1) When they encounter a synchronized block and the object lock is not
available. They would be put in a Object Lock Monitor Queue. This
queue is managed by JVM. That is object lock acquiring and releasing
is automatically taken care by JVM on behalf of the thread
2) When the thread calls wait() from a synchronized block. It is then
put in Object's wait queue for which it acquired the lock and the lock
is released. Notify() by another thread brings it backs to life and
the fight for Object lock begins when it becomes the current execution
thread. The wait() and notify() have to programmed explicitly.

Threads are also likely to be suspended any time they call a blocking
system service: even reading from a file, on most OSes, makes a thread
eligible for suspension so that the OS can schedule the disk read while
allowing other threads to use the CPU while the IO-bound thread waits for
its data.

There are also explicit locks that may or may not be implemented using
synchronization and wait()/notify() in the java.util.concurrent package.
On some platforms, there are native equivalents of the same locking tools
that are much faster than a pure-Java implementation would be. Attempting
to acquire a lock that isn't available will also block the calling thread.

Don't forget that the OS / scheduler may suspend a thread at any time
whatsoever (e.g. arbitrary end of the timeslice). Sometimes you just have
assume that the interleaved execution of multiple threads will proceed in
the the most inconvenient and malicious way possible.
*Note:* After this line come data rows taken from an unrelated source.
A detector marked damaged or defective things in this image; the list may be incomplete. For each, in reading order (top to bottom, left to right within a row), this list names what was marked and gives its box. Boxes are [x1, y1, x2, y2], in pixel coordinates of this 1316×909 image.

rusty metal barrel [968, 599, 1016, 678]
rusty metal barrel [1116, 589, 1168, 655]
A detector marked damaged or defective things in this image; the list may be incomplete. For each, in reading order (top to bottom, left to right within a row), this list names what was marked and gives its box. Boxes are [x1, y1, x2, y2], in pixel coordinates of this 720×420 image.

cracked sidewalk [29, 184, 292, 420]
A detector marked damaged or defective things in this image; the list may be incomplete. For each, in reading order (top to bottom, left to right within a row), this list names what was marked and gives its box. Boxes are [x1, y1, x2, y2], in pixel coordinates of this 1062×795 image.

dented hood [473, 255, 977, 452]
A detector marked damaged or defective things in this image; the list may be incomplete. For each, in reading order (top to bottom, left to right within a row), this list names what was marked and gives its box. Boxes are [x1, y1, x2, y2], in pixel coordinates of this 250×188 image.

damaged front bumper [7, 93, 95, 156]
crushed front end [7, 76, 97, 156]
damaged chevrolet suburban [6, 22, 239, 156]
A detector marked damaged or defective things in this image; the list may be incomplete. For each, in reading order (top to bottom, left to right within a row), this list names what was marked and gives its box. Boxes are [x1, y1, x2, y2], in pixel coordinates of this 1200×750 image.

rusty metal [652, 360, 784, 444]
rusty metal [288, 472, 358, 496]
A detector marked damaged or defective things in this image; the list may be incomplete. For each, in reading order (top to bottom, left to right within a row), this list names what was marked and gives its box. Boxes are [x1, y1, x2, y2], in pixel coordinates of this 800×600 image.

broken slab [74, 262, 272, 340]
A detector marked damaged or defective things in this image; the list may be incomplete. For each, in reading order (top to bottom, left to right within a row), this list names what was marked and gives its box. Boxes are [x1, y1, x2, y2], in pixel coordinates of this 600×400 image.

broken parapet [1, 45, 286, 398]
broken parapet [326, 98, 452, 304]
It is even more complicated than that.

You must assume that all actions that aren't otherwise synchronized
might appear in some unexpected order to another thread.

For example:
if you have
public int a,b,c;

and Thread 1 code is:
a = 10;
b = 3*a;
c = a*b;

Thread 2 might see at any time a=0, b=0, c=0. Or a=10, b=0, c=300. Even
if thread 2 waits for c != 0, changes to a and b might not be visible to
it, so you would see a=0, b=0, c=300.

Understanding concurrency isn't as difficult as some people make it
sound, but there are quite a few subtleties to learn. My usual
suggestion is to read the book Java Concurrency In Practice:
This book if full of a complete and intuitive explanation of all of the
current Java Concurrency features, including Java 1.5 concurrency framework.